Il est représenté par un homme d’âge mûr, allongé, jambes croisées, dont le visage n’est pas achevé. Il est adossé à la vierge Aurore, selon le mythe d’Éos et Tithon auquel les dieux avaient accordé l’immortalité, mais non la jeunesse éternelle.

 

L’Aurore est dans la religion chrétienne l’emblème de la renaissance et de l’illumination spirituelle, signe de la victoire de la lumière divine sur les ténèbres démoniaques. Elle est représentée par une femme coiffée d’un voile qui se déroule, accoudée sur un bras, l’autre bras replié sur l’épaule, les yeux ouverts et la bouche entrouverte, les sourcils légèrement froncés donnant à son visage une impression de tristesse. Un lien serré sous sa poitrine la retient prisonnière.

Dramatiques, ces quatre visages du temps sont positionnés en équilibre instable sur les tombeaux, évoquant la dimension tragique du temps qui passe et l’instabilité qu’il engendre.

Tous les personnages de la chapelle n’ont ni pupille ni iris, ce qui n’était pas un usage chez Michel- Ange, évoquant le temps aveugle, n’épargnant personne.

 

Espérance de la résurrection

Sur le mur sud, vers lequel convergent les regards des ducs, et où aurait du être le double tombeau de Julien et Laurent le Magnifique, se trouve la Vierge à l’enfant. Elle est représentée assise, à la manière d’une Piéta, tenant de sa main gauche sur ses genoux, l’enfant Jésus complètement retourné vers elle, en quête de protection et de nourriture. C’est une madone au regard triste, la tête penchée, dans une attitude générale très effacée.

 

Elle est l’image de pureté et de bonté, symbole de l’élévation spirituelle et symbolise l’idéal de vie. Elle capte les regards car elle est l’aspiration de l’âme tout entière.

(Extrait de Wikipedia).

En 1535, il rencontre Tommaso de Cavalieri, avec qui il aura une "amitié amoureuse". Il rencontre également Vittoria Colonna, avec qui il a de longues conversations et en qui il voit une figure divine. Comme lui, elle faisait partie du mouvement des Spirituali dont le but était de changer l’Église corrompue par l’intérieur en s’infiltrant au Vatican. Il entretint une abondante correspondance avec elle jusqu’à la mort prématurée de cette dernière.

 

Le Génie de la Victoire

Son attachement au noble Cavalieri lui inspira ces extraits d’un poème qu’il lui adressa.

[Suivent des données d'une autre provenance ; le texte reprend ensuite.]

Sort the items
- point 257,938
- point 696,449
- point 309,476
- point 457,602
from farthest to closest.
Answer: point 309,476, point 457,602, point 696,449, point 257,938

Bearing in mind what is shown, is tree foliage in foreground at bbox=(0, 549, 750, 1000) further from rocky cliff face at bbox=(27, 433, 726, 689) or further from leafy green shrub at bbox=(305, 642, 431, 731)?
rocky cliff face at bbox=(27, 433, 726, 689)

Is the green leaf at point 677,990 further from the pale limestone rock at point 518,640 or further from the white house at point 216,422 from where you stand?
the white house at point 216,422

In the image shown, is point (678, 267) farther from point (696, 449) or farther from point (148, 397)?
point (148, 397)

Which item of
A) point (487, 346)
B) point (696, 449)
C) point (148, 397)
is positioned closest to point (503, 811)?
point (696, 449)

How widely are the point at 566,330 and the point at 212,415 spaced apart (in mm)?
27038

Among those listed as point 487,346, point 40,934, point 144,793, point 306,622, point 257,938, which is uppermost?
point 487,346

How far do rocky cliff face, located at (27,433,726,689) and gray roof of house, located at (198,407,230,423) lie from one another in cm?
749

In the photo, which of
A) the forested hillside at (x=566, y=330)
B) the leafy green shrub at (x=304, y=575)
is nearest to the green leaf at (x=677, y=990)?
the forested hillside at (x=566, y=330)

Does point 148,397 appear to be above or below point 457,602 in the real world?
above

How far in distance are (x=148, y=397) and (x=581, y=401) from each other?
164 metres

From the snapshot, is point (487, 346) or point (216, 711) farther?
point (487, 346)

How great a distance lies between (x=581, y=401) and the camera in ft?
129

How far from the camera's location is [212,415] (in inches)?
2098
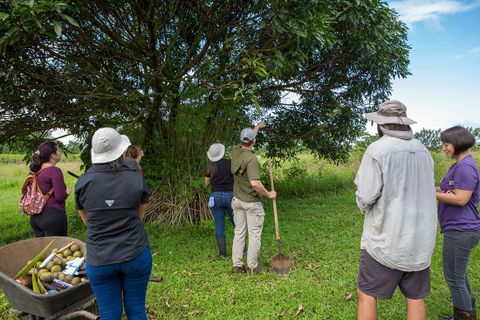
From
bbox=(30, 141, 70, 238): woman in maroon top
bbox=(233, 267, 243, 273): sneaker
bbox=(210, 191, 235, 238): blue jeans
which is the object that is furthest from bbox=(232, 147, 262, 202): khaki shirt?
bbox=(30, 141, 70, 238): woman in maroon top

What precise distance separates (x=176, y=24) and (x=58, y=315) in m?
5.80

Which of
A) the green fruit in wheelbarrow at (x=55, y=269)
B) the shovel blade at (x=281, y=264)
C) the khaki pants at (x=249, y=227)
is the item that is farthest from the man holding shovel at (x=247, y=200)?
the green fruit in wheelbarrow at (x=55, y=269)

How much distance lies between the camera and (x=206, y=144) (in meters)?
8.02

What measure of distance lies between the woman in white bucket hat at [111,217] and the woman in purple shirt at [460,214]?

" Ce n'est pas toujours faute grave ni mortelle

que de brûler pour un prodige de beauté

si le cœur en est attendri de telle sorte

qu'un trait divin y puisse aisément pénétrer.

 

L'amour s'éveille : il dresse, il empenne ses ailes

et ne fait point obstacle au vol des passions vaines ;

c'est le premier degré d'où, vers son créateur

dont elle a toujours faim, l'âme prend son essor.

 

L'amour auquel je songe, tend vers les hauteurs.

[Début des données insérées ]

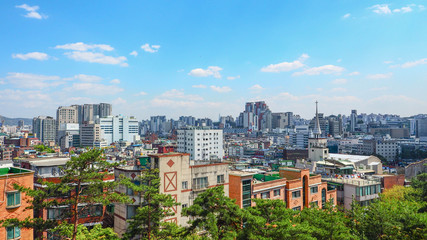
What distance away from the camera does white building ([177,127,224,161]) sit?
160m

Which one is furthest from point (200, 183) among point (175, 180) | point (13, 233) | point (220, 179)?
point (13, 233)

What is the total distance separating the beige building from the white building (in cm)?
12539

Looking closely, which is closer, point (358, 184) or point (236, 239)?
point (236, 239)

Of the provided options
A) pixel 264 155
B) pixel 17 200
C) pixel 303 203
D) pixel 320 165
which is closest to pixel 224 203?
pixel 17 200

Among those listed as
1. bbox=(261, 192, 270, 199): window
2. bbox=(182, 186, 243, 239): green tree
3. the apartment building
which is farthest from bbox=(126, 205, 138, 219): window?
bbox=(261, 192, 270, 199): window

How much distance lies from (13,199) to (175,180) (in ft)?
47.5

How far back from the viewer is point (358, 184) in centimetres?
4738

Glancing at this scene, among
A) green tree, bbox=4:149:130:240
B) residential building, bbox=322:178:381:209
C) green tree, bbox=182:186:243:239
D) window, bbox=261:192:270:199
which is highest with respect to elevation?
green tree, bbox=4:149:130:240

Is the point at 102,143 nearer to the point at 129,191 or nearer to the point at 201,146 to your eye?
the point at 201,146

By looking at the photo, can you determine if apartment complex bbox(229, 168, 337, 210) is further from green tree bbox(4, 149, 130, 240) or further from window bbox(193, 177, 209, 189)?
green tree bbox(4, 149, 130, 240)

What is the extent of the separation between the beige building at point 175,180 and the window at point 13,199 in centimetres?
964

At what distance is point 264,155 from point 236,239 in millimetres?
161944

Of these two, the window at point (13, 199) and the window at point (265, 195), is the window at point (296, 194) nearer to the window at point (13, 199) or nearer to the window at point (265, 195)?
the window at point (265, 195)

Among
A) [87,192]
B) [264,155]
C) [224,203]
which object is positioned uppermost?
[87,192]
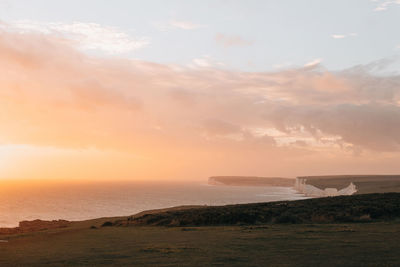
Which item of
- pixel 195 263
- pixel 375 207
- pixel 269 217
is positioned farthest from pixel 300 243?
pixel 375 207

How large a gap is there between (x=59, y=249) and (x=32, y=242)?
16.7 feet

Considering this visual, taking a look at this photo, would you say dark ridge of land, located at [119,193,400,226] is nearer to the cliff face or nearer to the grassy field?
the grassy field

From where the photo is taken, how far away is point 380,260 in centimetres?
1745

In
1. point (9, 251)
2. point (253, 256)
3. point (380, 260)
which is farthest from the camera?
point (9, 251)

Mais tout autre est celui des femmes : un cœur sage et viril

ne doit pas se consumer pour elles.

 

L'un vous attire au Ciel et l'autre vers la Terre ;

L'un dans l'âme est logé, l'autre habite les sens

et décoche sa flèche à vil et bas objet. "

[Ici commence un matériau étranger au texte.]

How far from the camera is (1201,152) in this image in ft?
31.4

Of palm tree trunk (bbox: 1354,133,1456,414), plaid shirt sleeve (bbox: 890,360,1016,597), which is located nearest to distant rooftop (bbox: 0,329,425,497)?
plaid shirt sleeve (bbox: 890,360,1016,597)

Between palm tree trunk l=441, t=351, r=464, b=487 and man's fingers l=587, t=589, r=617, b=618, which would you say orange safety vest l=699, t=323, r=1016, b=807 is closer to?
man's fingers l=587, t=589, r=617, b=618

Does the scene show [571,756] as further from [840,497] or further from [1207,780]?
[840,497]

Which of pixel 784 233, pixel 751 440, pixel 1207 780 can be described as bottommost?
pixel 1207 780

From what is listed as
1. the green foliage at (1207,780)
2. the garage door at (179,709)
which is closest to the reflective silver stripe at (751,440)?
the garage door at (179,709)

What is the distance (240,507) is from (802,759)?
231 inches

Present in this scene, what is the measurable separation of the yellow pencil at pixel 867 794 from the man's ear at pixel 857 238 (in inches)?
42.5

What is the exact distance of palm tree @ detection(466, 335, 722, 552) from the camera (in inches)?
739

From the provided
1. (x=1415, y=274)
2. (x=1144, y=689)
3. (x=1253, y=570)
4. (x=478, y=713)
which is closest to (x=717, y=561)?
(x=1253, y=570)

Cette grande passion amoureuse lui inspira cette statue du Génie de la Victoire.

 

    

 

            Et on retrouve la figure de Tommaso de Cavalieri, tout près du Christ dans le Jugement dernier, intercédant pour Michel-Ange qui se considérait comme pécheur. Pour ce dernier, l’amour entre hommes, si répandu à Florence à cette époque, pouvait conduire au paradis. Dans cette fresque, on peut voir, parmi les élus, des hommes qui s’embrassent. Michel-Ange voulait ainsi contrer à sa manière toute forme de discrimination de la part de l’Église vis-à-vis des juifs, des protestants et des « homosexuels ». Mais ce mot n’existait pas à l’époque.